*SUPPLIED MATERIAL*.
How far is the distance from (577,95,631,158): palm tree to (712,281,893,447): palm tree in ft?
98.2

--

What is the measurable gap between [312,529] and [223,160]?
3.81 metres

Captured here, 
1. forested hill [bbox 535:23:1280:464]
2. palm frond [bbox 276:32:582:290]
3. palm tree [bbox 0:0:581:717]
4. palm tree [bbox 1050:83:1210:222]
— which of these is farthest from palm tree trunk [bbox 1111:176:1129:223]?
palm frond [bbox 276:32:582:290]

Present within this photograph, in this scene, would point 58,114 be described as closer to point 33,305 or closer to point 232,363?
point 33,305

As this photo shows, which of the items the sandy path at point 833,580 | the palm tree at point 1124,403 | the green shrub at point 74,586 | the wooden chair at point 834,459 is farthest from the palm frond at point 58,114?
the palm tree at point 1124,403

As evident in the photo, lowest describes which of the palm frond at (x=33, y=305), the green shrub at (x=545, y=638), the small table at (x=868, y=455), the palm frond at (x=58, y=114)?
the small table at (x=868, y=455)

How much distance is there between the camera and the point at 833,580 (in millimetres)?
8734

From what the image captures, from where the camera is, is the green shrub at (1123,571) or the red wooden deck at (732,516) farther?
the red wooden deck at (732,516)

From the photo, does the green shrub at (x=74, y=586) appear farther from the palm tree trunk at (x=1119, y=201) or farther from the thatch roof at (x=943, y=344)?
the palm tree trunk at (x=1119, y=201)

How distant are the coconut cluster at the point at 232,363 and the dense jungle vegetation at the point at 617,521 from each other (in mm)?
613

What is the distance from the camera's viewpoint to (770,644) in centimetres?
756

*TASK GOAL*. Collect every line above that contains the string "tree" and copy each one in full. Matching is case-sensitive.

*RESPONSE TO THIS EXERCISE*.
How far is the distance from (577,95,631,158): palm tree to (712,281,893,447): palm tree in ft?
3. palm tree [bbox 0:0:581:717]
4. palm tree [bbox 1050:83:1210:222]
— which of these is farthest from palm tree trunk [bbox 1111:176:1129:223]?
As this photo shows, which of the items the sandy path at point 833,580 | the palm tree at point 1124,403 | the green shrub at point 74,586 | the wooden chair at point 834,459 is farthest from the palm frond at point 58,114?
the palm tree at point 1124,403
From the photo, does the green shrub at (x=74, y=586) appear farther from the palm tree trunk at (x=1119, y=201) or farther from the thatch roof at (x=943, y=344)?
the palm tree trunk at (x=1119, y=201)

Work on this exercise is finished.